* [EXERCISE MATERIALS]:
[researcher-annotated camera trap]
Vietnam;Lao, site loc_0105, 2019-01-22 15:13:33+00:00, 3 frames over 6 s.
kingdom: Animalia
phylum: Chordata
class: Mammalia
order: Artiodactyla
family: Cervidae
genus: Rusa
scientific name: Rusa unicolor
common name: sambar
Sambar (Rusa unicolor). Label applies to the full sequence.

---

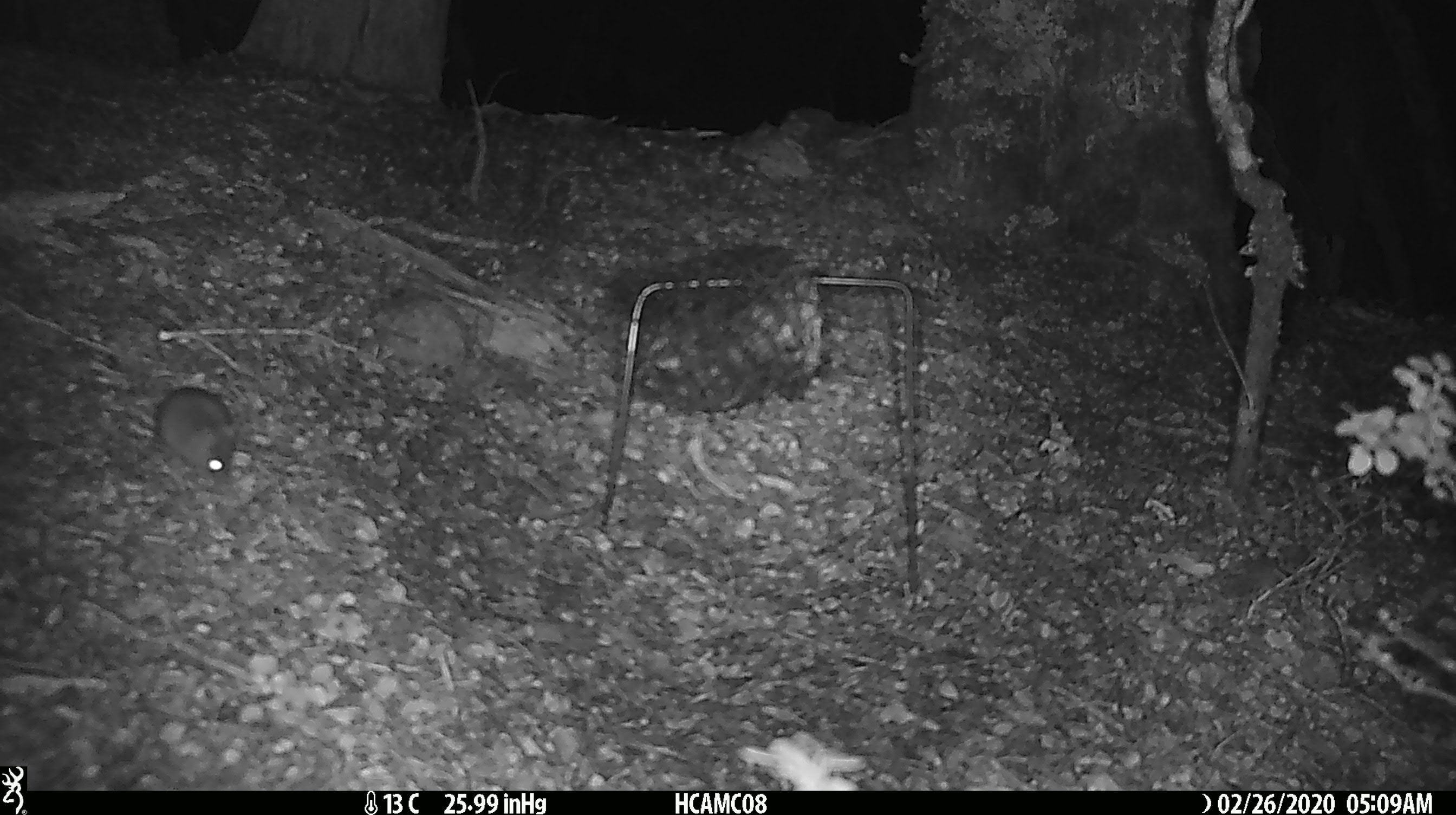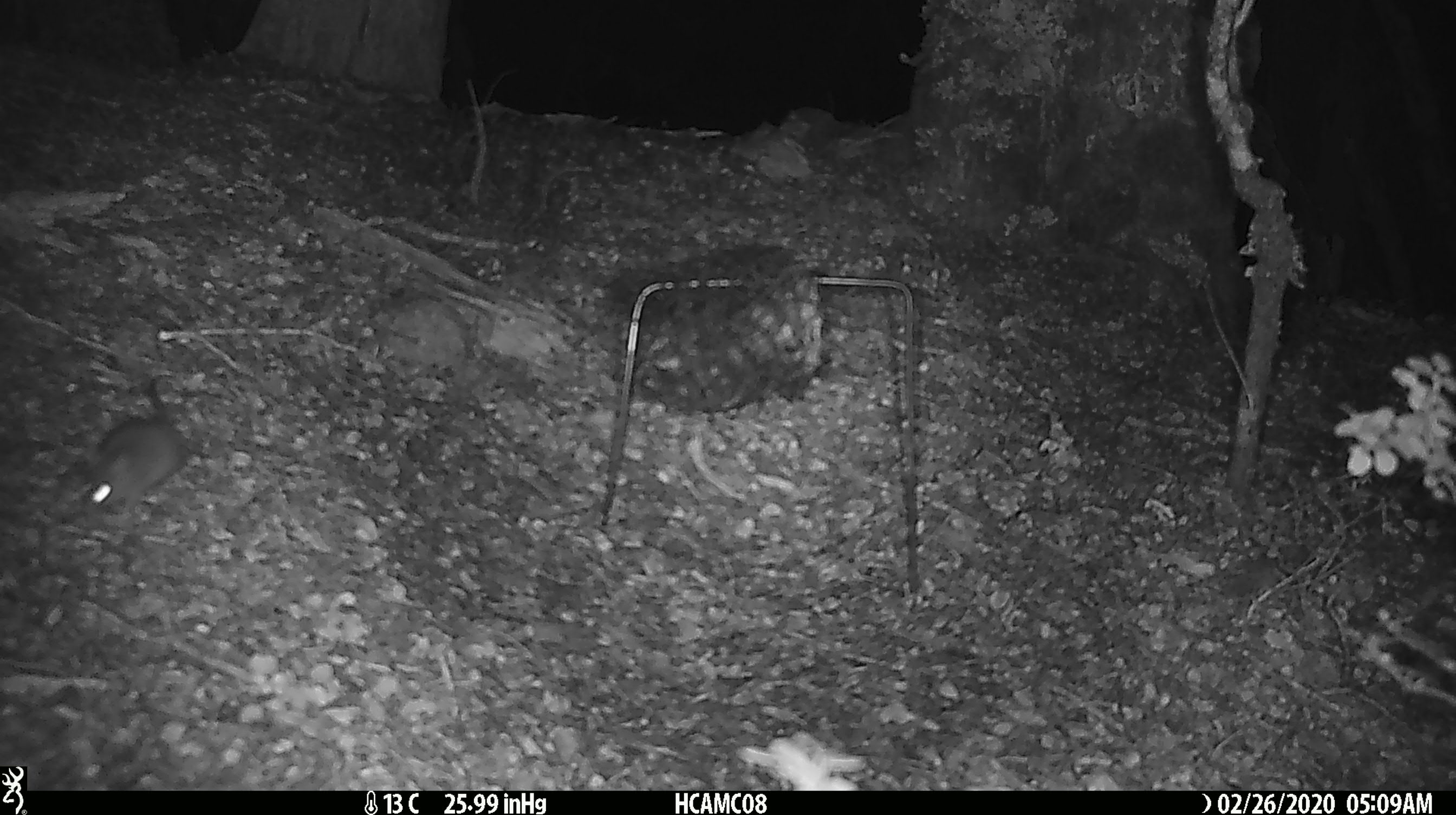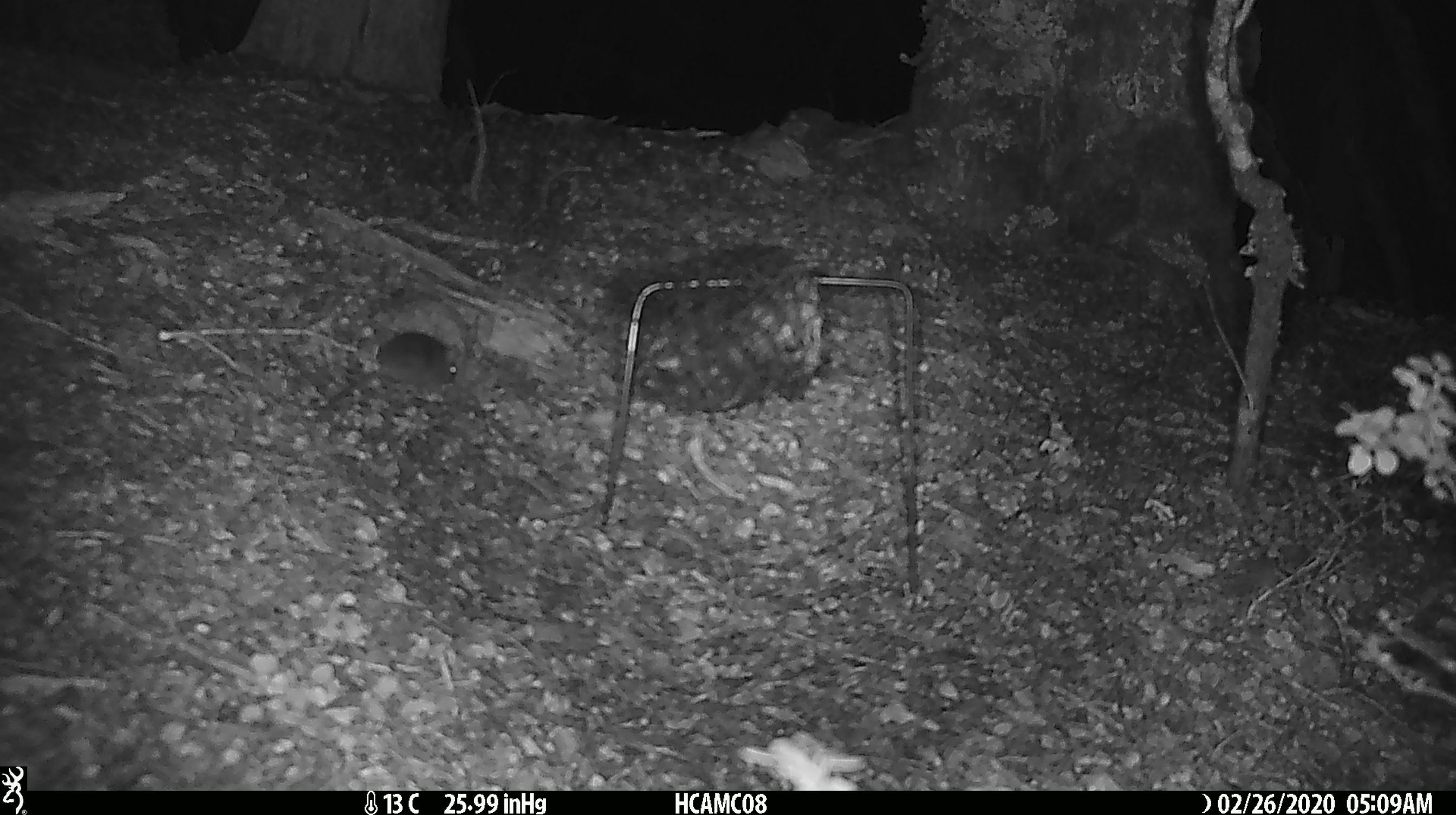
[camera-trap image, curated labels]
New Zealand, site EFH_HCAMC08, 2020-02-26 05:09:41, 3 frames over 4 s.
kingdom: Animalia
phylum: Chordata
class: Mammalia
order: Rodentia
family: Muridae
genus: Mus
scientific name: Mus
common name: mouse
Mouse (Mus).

* [EXERCISE]:
Note how many lines in the data above contain "trap", then state that number alone.

* [SOLUTION TO THIS TASK]:
2